Source data:
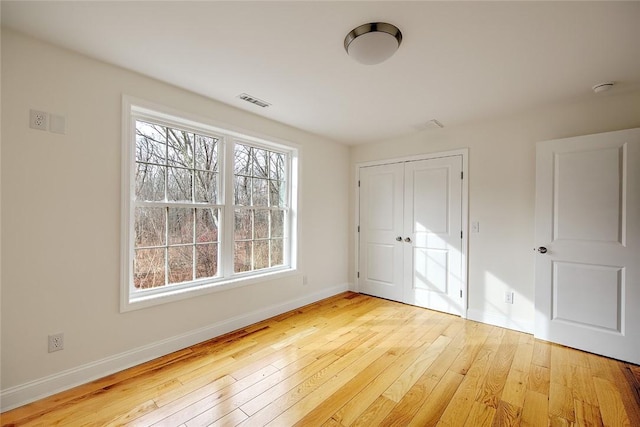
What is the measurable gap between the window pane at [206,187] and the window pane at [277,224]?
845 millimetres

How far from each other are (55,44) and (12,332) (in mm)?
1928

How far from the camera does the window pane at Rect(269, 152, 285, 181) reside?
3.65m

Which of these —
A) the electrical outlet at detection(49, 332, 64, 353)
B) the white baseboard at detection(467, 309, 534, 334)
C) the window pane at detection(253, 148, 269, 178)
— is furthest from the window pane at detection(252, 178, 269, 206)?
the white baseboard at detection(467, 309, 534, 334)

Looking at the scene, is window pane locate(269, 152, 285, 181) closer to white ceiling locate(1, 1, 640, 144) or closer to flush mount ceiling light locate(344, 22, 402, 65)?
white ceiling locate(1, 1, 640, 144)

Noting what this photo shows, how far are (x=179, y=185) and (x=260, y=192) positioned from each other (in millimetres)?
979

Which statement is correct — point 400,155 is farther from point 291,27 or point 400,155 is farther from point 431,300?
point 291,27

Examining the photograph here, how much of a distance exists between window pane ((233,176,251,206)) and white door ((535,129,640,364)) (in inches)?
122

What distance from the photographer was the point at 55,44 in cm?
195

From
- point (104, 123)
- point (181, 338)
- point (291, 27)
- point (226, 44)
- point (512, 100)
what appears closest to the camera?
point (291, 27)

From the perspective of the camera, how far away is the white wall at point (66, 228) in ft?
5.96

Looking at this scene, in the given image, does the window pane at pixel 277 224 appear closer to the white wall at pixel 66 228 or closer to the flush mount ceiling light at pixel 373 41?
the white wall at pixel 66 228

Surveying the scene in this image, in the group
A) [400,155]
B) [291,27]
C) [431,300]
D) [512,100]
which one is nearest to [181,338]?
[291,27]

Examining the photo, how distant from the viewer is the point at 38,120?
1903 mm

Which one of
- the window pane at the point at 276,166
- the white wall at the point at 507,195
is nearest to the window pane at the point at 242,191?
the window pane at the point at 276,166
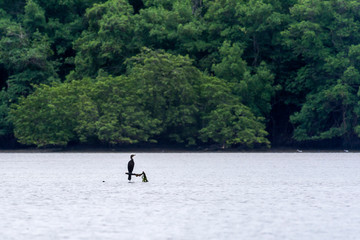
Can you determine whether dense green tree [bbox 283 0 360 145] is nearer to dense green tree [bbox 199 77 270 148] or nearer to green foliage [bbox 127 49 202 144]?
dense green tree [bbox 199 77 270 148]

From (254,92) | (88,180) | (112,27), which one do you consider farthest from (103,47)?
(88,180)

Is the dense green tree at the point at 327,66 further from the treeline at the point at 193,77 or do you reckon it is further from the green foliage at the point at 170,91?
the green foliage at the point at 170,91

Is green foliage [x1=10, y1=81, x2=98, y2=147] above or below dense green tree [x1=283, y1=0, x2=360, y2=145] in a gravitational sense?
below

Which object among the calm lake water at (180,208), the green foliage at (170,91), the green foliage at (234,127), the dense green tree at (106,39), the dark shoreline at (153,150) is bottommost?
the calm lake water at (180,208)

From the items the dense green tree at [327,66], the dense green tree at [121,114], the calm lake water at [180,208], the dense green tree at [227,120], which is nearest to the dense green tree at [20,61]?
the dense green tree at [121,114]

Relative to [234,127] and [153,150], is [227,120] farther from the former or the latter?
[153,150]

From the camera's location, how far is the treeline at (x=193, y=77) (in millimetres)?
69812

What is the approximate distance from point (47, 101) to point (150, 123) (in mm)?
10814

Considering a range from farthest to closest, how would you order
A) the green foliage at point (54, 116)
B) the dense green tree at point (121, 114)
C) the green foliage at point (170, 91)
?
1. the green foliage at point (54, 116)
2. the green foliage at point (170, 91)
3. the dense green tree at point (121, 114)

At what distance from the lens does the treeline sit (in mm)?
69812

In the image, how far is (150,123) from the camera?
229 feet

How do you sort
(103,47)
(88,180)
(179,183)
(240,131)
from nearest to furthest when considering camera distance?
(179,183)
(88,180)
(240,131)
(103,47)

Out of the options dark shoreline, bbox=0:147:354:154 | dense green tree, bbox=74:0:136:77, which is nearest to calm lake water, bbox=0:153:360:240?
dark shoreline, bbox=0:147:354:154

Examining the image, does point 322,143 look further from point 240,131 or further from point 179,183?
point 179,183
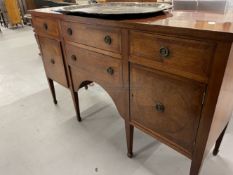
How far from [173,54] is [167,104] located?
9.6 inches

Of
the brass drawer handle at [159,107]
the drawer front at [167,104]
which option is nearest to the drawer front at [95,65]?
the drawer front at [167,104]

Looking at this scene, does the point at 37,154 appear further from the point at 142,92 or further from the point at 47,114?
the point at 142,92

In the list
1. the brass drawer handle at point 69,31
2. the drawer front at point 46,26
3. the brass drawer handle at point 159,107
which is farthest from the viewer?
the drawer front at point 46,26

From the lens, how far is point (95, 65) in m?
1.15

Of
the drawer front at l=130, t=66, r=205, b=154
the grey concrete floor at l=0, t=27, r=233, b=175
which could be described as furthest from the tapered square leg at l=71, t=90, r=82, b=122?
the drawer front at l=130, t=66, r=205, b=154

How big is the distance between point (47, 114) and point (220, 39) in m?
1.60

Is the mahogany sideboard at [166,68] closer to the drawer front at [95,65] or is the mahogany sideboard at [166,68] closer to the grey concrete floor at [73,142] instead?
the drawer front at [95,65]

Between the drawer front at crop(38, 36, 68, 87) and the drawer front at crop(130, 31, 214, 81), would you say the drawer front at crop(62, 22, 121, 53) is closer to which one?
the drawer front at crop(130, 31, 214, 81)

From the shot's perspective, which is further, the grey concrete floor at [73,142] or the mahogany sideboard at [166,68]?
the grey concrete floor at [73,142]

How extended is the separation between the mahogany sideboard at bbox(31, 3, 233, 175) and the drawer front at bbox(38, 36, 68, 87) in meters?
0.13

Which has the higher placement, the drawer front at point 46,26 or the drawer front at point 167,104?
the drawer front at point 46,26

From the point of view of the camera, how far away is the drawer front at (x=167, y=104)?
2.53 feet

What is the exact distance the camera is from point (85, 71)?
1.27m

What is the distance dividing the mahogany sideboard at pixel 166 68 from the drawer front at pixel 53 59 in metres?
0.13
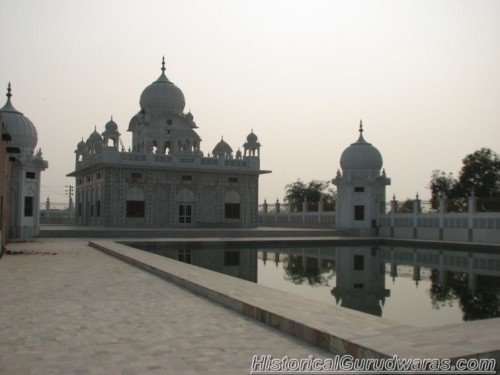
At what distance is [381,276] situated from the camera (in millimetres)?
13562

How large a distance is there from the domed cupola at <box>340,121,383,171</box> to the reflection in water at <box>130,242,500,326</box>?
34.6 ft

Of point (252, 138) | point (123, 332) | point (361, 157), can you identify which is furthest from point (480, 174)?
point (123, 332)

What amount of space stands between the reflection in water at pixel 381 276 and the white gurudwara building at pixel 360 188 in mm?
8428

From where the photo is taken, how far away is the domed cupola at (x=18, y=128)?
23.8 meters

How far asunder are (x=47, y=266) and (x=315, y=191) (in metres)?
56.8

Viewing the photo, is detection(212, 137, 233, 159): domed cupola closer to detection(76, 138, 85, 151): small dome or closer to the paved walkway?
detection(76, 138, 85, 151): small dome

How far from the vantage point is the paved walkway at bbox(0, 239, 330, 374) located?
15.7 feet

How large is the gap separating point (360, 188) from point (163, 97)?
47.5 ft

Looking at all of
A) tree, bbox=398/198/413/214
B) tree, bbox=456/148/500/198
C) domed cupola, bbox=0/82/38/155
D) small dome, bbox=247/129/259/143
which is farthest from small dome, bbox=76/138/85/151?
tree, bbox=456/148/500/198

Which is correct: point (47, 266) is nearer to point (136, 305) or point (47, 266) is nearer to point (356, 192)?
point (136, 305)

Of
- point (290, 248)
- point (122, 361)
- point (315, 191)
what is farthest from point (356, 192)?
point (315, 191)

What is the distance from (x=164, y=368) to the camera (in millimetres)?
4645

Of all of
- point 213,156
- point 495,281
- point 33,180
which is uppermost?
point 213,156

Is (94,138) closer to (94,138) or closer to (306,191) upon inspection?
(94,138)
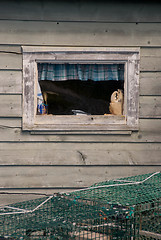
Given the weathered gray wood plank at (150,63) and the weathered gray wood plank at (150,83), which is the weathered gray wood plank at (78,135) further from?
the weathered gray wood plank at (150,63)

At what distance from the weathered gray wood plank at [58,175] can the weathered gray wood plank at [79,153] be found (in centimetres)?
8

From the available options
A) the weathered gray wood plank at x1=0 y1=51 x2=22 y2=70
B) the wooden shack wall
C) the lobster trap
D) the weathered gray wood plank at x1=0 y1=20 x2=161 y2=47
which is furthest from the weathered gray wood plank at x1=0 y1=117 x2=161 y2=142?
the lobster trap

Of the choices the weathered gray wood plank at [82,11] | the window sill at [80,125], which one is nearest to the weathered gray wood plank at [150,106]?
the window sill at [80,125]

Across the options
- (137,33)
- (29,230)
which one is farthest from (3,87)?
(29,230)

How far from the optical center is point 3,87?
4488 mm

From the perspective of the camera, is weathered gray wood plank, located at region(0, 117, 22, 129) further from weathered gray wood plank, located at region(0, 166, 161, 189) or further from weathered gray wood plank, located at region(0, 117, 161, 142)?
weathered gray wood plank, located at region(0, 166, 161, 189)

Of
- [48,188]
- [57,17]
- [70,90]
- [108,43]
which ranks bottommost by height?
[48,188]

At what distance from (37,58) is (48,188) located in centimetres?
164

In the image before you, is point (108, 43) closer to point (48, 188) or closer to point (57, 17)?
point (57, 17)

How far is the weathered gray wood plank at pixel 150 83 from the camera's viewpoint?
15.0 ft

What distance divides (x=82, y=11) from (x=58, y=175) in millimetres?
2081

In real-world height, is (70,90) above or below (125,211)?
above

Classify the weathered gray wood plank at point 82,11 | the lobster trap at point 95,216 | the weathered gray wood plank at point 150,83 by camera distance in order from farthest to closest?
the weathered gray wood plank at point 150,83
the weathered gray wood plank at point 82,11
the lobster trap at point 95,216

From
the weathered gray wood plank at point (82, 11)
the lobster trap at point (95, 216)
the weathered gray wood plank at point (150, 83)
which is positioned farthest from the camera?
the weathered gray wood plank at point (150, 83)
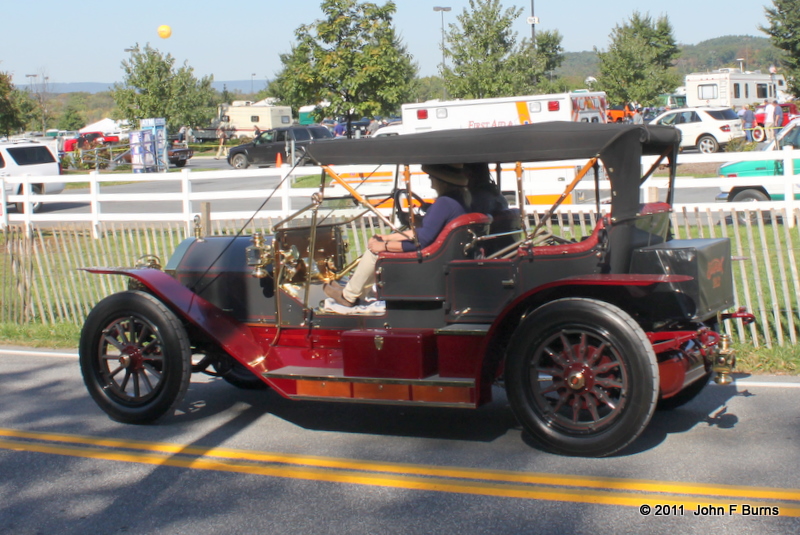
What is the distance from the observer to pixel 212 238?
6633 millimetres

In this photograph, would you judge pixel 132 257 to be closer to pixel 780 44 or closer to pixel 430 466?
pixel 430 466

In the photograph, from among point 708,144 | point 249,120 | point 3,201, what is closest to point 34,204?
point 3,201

__Exercise objective__
Locate the line containing "Of the choices" in the records above, then output it and every line after it through the last, excluding pictures.

__Complete response__
Of the choices the weathered gray wood plank at [82,11] | the window sill at [80,125], which one is nearest to the weathered gray wood plank at [150,106]?
the window sill at [80,125]

Across the options
- (137,33)
- (29,230)
which one is farthest from (3,87)?
(29,230)

How far from the optical center is point 3,87?
4488 mm

From the perspective of the camera, is weathered gray wood plank, located at region(0, 117, 22, 129) further from weathered gray wood plank, located at region(0, 166, 161, 189) or further from weathered gray wood plank, located at region(0, 117, 161, 142)?
weathered gray wood plank, located at region(0, 166, 161, 189)

Of
- [48,188]
- [57,17]
- [70,90]
- [108,43]
which ranks bottommost by height?
[48,188]

At what distance from (37,58) is (48,188) located in centimetres?
164

In the image before you, is point (108, 43) closer to point (48, 188) or closer to point (57, 17)?
point (57, 17)

How far is the weathered gray wood plank at pixel 150 83 from the camera's viewpoint?
15.0 ft

What distance divides (x=82, y=11) from (x=58, y=175) in millimetres?
2081

In real-world height, is (70,90) above or below (125,211)?
above

Classify the weathered gray wood plank at point 82,11 | the lobster trap at point 95,216 | the weathered gray wood plank at point 150,83 by camera distance in order from farthest to closest?
the weathered gray wood plank at point 150,83
the weathered gray wood plank at point 82,11
the lobster trap at point 95,216

From
the weathered gray wood plank at point (82, 11)
the lobster trap at point (95, 216)
the weathered gray wood plank at point (150, 83)
which is positioned farthest from the camera?
the weathered gray wood plank at point (150, 83)
What is the distance from the observer to pixel 212 238?
6633 millimetres

In this photograph, would you judge pixel 132 257 to be closer to pixel 780 44 or closer to pixel 430 466?
pixel 430 466

In the photograph, from among point 708,144 | point 249,120 | point 3,201, what is closest to point 34,204?
point 3,201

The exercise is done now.